- [WHAT YOU ARE ASKED TO DO] Your task is to write out the entire listing exactly, omitting its pictures.

─── SUPPLIED MATERIAL ───

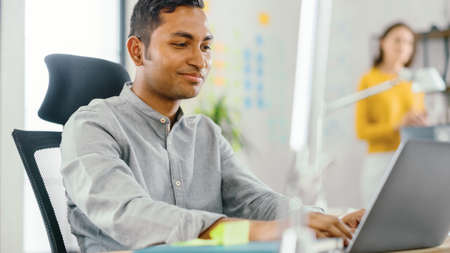 Photo pour Smart and Handsome Indian Office Worker Sitting at His Desk works on a Laptop. In the Background Modern Office with Diverse Team of Young Professionals Working. - image libre de droit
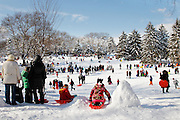 People snow sledding  in Central Park  on January 27, 2011 in New York City.<br />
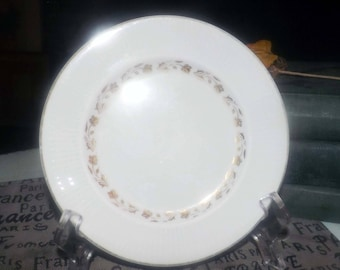 Vintage (1960s) Royal Doulton Fairfax TC1006 bread-and-butter or side plate. Gold flowers, leaves, ribbed verge. Flawed (see below).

───

- [REPLY]
 Photo pour Smart and Handsome Indian Office Worker Sitting at His Desk works on a Laptop. In the Background Modern Office with Diverse Team of Young Professionals Working. - image libre de droit
 People snow sledding  in Central Park  on January 27, 2011 in New York City.<br />
 Vintage (1960s) Royal Doulton Fairfax TC1006 bread-and-butter or side plate. Gold flowers, leaves, ribbed verge. Flawed (see below).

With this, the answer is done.